* [Task input]
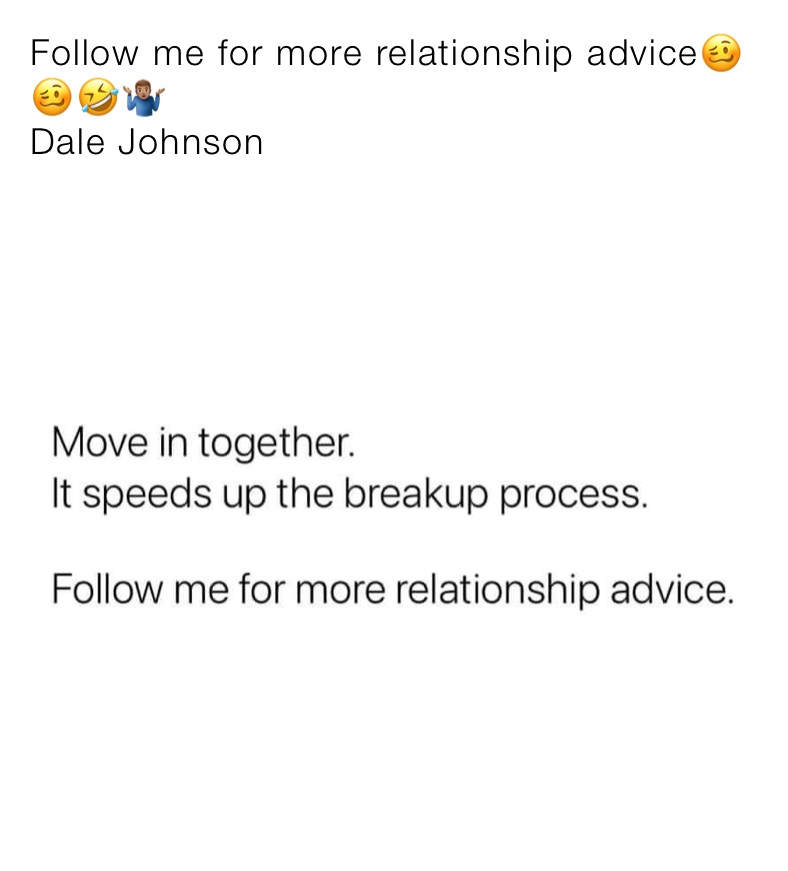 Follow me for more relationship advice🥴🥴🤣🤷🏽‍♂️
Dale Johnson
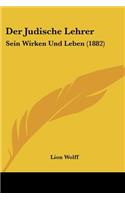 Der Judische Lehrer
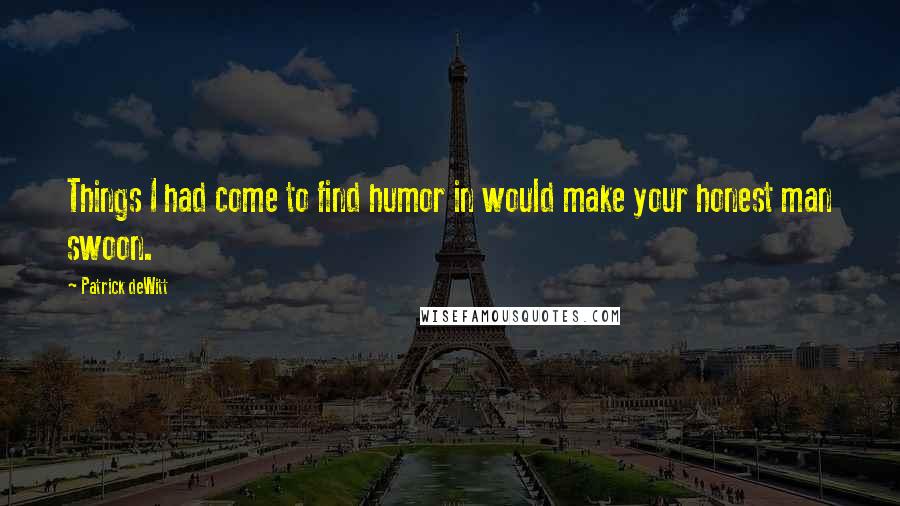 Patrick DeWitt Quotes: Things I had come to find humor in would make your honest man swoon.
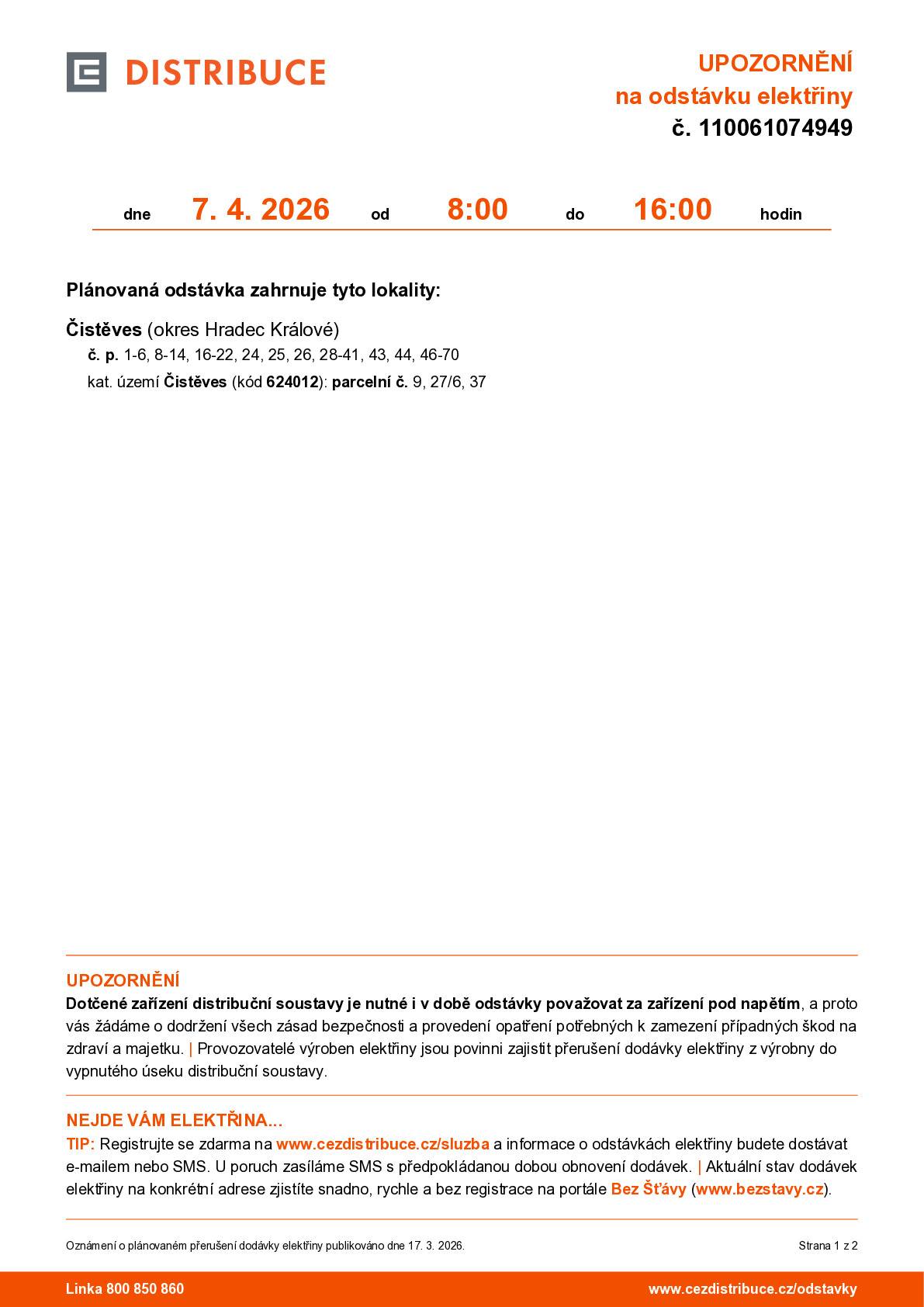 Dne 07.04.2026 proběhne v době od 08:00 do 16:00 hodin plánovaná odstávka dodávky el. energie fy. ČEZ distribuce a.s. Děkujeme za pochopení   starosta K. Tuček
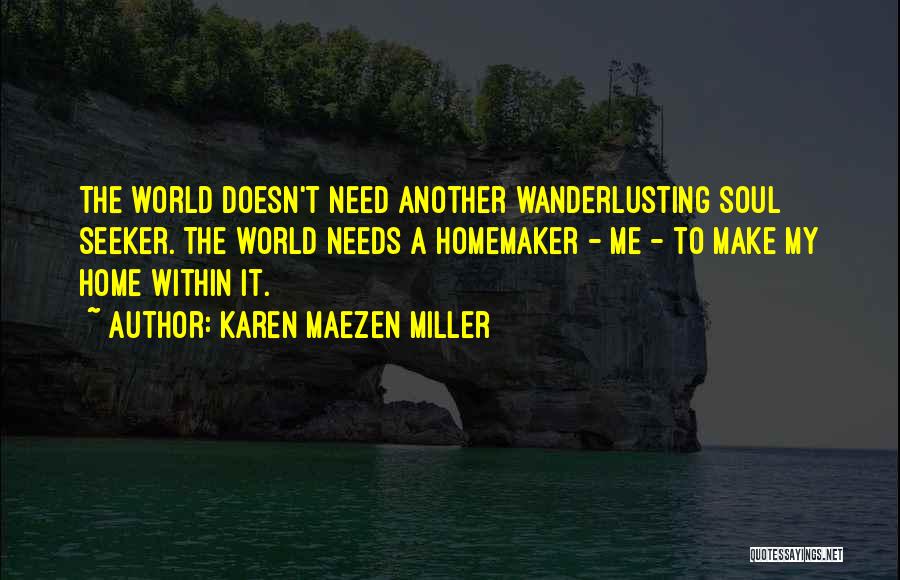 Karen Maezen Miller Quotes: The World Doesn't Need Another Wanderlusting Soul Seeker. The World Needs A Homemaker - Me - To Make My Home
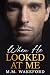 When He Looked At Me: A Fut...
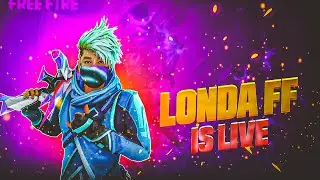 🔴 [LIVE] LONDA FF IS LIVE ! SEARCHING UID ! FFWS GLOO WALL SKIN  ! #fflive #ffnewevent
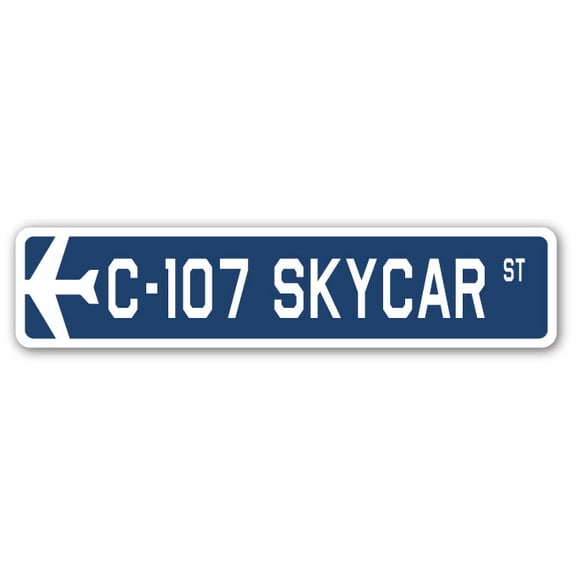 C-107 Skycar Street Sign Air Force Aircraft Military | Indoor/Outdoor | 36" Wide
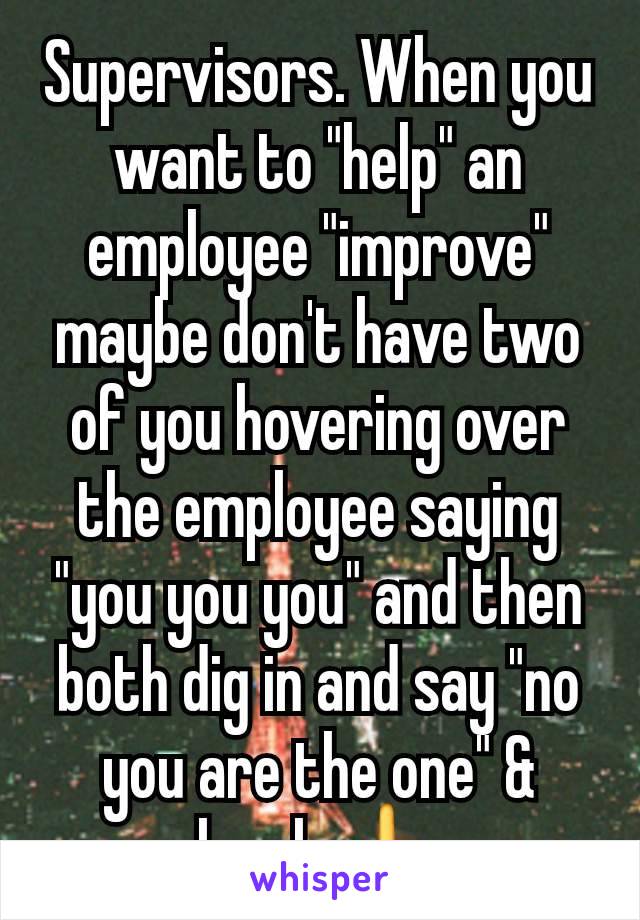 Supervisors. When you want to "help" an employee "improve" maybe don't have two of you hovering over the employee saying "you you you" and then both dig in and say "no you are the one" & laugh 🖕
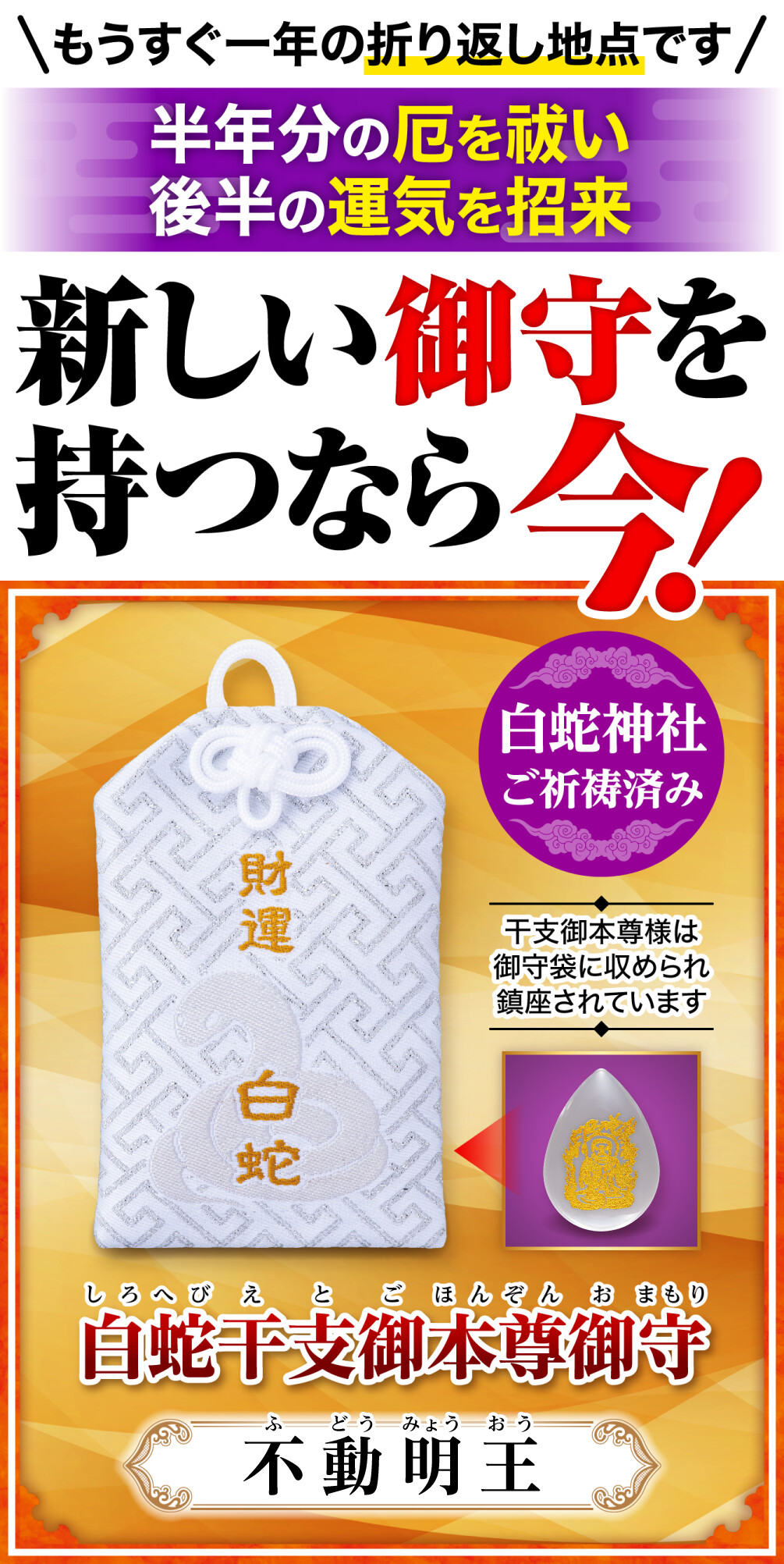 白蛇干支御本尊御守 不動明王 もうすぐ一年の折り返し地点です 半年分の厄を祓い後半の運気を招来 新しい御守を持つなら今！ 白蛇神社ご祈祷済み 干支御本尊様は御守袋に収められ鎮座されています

* [Aim of the exercise] Convert the listing above into a JSON list of strings, with one string per line and no entries for blank lines. Remove the picture markers and keep only the text of each line.

* [Final answer]
[
  " Follow me for more relationship advice🥴🥴🤣🤷🏽‍♂️",
  "Dale Johnson",
  " Der Judische Lehrer",
  " Patrick DeWitt Quotes: Things I had come to find humor in would make your honest man swoon.",
  " Dne 07.04.2026 proběhne v době od 08:00 do 16:00 hodin plánovaná odstávka dodávky el. energie fy. ČEZ distribuce a.s. Děkujeme za pochopení   starosta K. Tuček",
  " Karen Maezen Miller Quotes: The World Doesn't Need Another Wanderlusting Soul Seeker. The World Needs A Homemaker - Me - To Make My Home",
  " When He Looked At Me: A Fut...",
  " 🔴 [LIVE] LONDA FF IS LIVE ! SEARCHING UID ! FFWS GLOO WALL SKIN  ! #fflive #ffnewevent",
  " C-107 Skycar Street Sign Air Force Aircraft Military | Indoor/Outdoor | 36\" Wide",
  " Supervisors. When you want to \"help\" an employee \"improve\" maybe don't have two of you hovering over the employee saying \"you you you\" and then both dig in and say \"no you are the one\" & laugh 🖕",
  " 白蛇干支御本尊御守 不動明王 もうすぐ一年の折り返し地点です 半年分の厄を祓い後半の運気を招来 新しい御守を持つなら今！ 白蛇神社ご祈祷済み 干支御本尊様は御守袋に収められ鎮座されています"
]